Foreign Company means a company incorporated in the Union in which a foreign individual or entity owns or controls an ownership interest of more than thirty-five percent. It means that if more than 35% of a company’s shares are directly or indirectly owned by foreign shareholder, the company will be classified as a foreign company. No minimum capital requirement exists for the incorporation of a company under Myanmar Company Law 2017. However, minimum capital requirements may be set by relevant government authorities depending upon the entity’s business operations.

Every Company will have a constitution to bind a company and its members including their heirs and legal representatives to observe all the provision of the constitution. The Directorate of Investment and Company Administration (DICA) published a model constitution, which is not mandatory to follow and can be modified. Any person may apply to Companies Registry Office (CRO) via online platform to incorporate and register under the Myanmar Companies Law. Every Company must open a registered office in Myanmar within 28 days at the date of registration. All Companies must file the annual return with the registrar within 2 months of its corporation and once at least every year.

Overseas Corporation

An overseas corporation operating in Myanmar may register the entity to carry on business in the Union. An overseas corporation may not be registered if it has a name identical or closely resembles to that of a body corporate in existence that is already registered in Myanmar. The overseas company shall appoint an ordinarily resident authorised officer who is authorised to accept the service of documents in Myanmar on behalf of the overseas corporation. The overseas corporation notify to DICA of any changes relating to the corporation. Every overseas corporation shall file a balance sheet made up to the end of its last financial year; a copy of its cash flow statement for its last financial year; and a copy of its profit and loss statement for its last financial year annually. Also, the annual return must be filed with the registrar within 28 days of the end of its financial year.

Investment Entities

A foreign company may establish its business in the form of a 100% foreign-owned company, register as an overseas corporation, or enter into a joint venture arrangement with a local entity, citizen, state owned entity. The aforementioned types of entitles are permissible under the Myanmar Investment Law and Myanmar Company Law.

There are two categories of investment approval procedure, one is a Myanmar Investment Commission (MIC) permit and the other one is an investment endorsement. The investor can invest after receiving the permit from the commission for the investment activities stipulated in the Myanmar Investment Rules. If the investors are not in the category of investment activities acquire a MIC permit, he may apply an investment endorsement in order to enjoy the rights to use long-term lease land and other incentives. A Joint Venture is permissible for any project in Myanmar, but there are certain business sectors specified in the MIC notification 15/2017 which require a citizen or local company.

Tasks to perform:
1 > Summarize the passage on Myanmar company registration in two sentences.
2 > Extend the passage on Myanmar company registration by writing a further paragraph that picks up after its final sentence.

Records shown:
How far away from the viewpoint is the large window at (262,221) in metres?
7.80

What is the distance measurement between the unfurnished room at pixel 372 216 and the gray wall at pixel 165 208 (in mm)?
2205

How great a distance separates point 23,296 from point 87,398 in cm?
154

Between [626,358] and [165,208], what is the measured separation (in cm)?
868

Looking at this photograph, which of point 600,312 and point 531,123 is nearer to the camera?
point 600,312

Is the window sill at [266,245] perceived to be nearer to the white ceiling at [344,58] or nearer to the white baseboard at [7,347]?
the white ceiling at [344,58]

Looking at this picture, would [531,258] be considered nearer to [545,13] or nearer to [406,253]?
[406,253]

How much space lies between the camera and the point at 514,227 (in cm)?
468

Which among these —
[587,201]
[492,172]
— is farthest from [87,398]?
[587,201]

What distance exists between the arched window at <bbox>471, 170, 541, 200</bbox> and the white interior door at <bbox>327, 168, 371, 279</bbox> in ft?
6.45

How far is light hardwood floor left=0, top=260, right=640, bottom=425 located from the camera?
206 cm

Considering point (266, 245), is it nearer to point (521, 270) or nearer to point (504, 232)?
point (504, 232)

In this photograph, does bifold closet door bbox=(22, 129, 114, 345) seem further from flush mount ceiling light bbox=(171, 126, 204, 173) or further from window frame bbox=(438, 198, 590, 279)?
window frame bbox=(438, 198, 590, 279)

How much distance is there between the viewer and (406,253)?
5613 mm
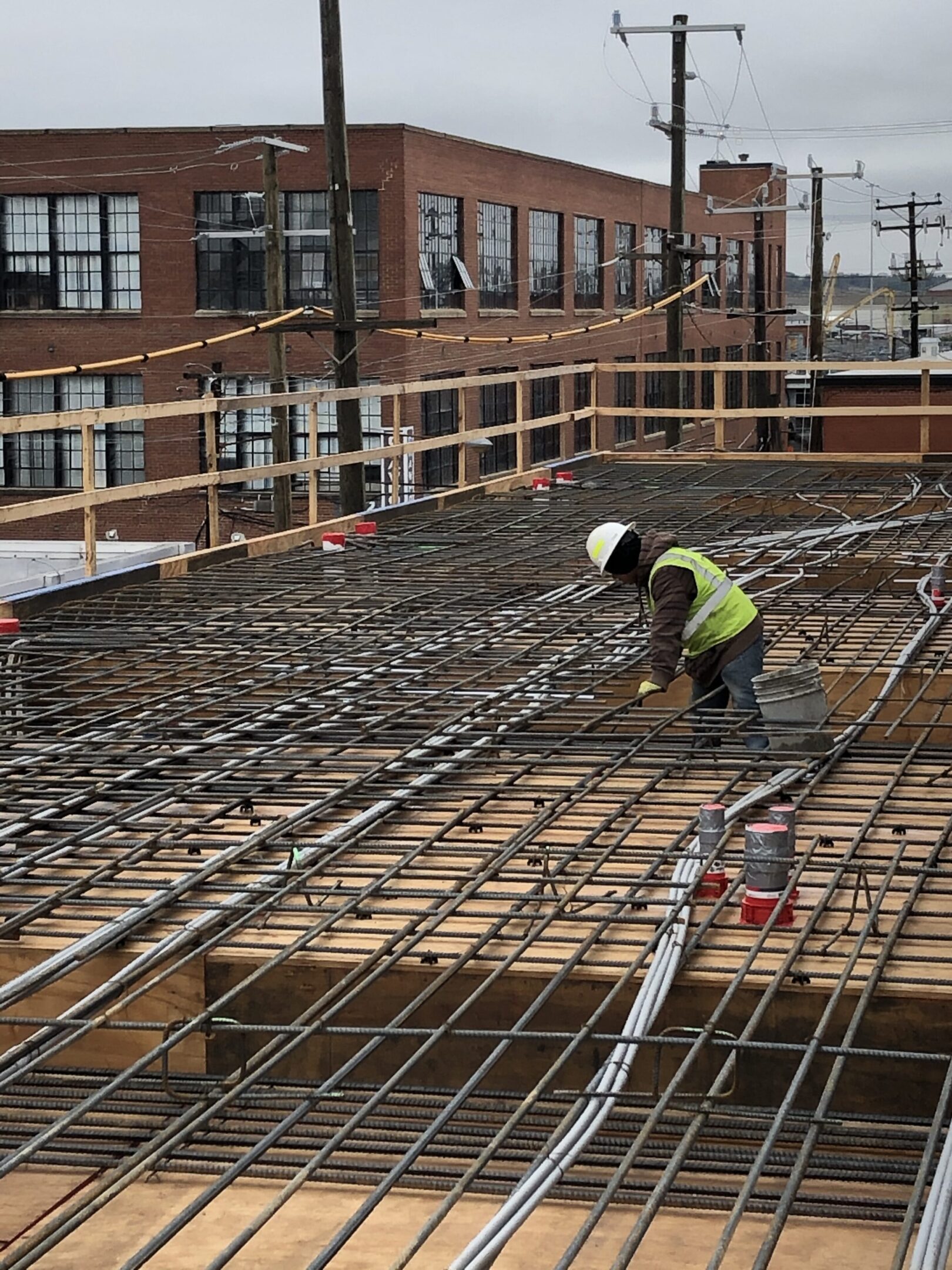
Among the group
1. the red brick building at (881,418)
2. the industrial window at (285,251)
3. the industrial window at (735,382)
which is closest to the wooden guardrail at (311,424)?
...
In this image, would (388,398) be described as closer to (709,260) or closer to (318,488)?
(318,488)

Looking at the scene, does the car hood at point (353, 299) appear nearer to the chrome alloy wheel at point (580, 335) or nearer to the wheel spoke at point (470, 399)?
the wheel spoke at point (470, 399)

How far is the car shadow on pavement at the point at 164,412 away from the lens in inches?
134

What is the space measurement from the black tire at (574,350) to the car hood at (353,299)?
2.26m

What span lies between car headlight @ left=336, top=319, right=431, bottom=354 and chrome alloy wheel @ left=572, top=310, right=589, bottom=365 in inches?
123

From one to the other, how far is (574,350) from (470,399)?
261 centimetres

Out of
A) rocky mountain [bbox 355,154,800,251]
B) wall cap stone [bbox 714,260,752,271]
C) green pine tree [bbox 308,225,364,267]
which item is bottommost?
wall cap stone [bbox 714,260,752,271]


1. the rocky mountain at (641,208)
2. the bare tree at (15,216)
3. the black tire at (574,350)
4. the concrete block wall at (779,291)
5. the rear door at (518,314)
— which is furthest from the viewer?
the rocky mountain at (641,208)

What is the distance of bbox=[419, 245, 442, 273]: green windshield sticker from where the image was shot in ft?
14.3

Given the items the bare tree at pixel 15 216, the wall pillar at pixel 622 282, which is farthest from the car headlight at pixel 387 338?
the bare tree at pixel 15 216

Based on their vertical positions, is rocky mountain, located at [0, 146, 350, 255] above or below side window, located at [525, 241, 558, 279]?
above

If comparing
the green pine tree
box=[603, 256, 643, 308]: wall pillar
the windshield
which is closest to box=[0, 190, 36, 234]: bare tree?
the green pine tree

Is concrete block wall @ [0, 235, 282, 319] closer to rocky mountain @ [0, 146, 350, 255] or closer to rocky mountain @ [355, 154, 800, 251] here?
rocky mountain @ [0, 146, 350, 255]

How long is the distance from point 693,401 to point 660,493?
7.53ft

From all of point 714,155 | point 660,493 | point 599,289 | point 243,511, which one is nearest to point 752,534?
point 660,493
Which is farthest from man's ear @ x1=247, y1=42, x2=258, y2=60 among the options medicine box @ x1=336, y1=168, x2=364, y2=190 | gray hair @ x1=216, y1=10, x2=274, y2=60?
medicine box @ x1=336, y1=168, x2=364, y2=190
==
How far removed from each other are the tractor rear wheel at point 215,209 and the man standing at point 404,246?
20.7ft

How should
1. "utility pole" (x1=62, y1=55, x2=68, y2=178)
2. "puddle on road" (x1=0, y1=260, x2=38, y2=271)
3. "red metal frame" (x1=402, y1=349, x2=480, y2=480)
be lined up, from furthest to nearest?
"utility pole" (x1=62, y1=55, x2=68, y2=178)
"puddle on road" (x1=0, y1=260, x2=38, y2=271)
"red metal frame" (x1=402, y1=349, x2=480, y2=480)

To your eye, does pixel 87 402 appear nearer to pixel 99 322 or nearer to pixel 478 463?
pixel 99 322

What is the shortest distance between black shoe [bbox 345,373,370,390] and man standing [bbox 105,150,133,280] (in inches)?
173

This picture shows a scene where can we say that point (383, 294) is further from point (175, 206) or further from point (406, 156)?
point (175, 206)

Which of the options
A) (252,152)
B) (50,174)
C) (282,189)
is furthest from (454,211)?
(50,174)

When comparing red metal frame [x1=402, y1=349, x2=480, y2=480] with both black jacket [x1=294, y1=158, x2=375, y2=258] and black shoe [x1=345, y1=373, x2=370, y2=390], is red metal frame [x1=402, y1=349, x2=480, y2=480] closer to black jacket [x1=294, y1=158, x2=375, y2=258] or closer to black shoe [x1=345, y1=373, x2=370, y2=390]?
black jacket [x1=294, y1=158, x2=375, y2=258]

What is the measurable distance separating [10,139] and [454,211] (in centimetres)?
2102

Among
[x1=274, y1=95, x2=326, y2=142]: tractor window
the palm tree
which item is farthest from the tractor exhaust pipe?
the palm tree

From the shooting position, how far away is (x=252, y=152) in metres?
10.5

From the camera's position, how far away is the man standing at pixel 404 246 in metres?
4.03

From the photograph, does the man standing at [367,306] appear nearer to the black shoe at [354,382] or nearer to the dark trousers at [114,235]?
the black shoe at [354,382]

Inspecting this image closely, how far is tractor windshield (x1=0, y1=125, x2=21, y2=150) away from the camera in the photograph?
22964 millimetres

Expected responses:
1 > A company incorporated in Myanmar counts as a foreign company when foreign owners hold more than 35 percent of it, and every company must have a constitution, open a registered office within 28 days of registration, and file annual returns. Overseas corporations may register to carry on business in the Union if they appoint a resident authorized officer and file yearly financial statements, and foreign investors may use a wholly foreign-owned company, an overseas corporation, or a joint venture, with approval through either an MIC permit or an investment endorsement.

2 >
Restriction and Prohibition on Investment Businesses

Myanmar currently offers a wide range of opportunities for foreign investment. Nevertheless, depending on the entity’s business scope, several restrictions may apply. The MIC issued Notification 15/2017 on April 10, 2017, which sets out the following restrictions:

Types of Restrictions Business Categories
Prohibited investment activities Arms and weapons manufacturing, forest management, electric grid system administration, air traffic services, pilotage services, and others
Investment areas reserved for Myanmar citizens Manufacturing of forest products, establishment of animal quarantine stations, exploration and production of gemstones (including jade), pet care services, tourism services, fresh water fisheries services, and others
Business lines to be carried out by joint venture Manufacturing/distribution of plastic products, flammable solids and liquids, oxidants, corrosive chemicals, confectionery, spirits, food products, drinking water, soap, and cosmetic products; real estate development projects; tourism services; and others
Business lines that require approval from a particular ministry or other governmental body Media and broadcasting services, investment relating to fisheries, import and export services, telecommunication services; production/distribution of mineral water, beer, and cosmetics; and among others.

In addition, certain large-scale or environmentally-sensitive investment projects require an environmental impact assessment report. Foreigners are prohibited from investing in projects that adversely affect public health, produce hazardous or poisonous wastes, or that cause significant harm to the environment.

Investment Incentives and Guarantees

A foreign investor under MIL has the right to a wide range of benefits and incentives at the discretion of the MIC. These incentives include:

Income tax exemption for 3 years for adequately-developed regions, 5 years for moderately-developed regions, and 7 years for less-developed regions, each exemption starting from the year beginning from the commencement of commercial operations;

If the investor reinvests profits from its business within one year, the tax exemption/relief may be extended to income from such reinvested profit;

A right to accelerate the depreciation rate for the machinery, equipment, buildings, or other working capital and to claim the same as a deductible expense;

The income tax exemption will be allowed for up to 50% of the profits on the exported product;

Exemption or relief of commercial tax on the products manufactured for export.

Also, the Government guarantees the foreign investors under the Myanmar Investment Law as follows:

The entity will not be nationalized during the term of the project;

The investor will not be nationalized and revoked without sufficient cause during the terms of the project; and

The investor shall have the right on payment of fair compensation in the same currency in which the investment was made if it is necessary for public-interest.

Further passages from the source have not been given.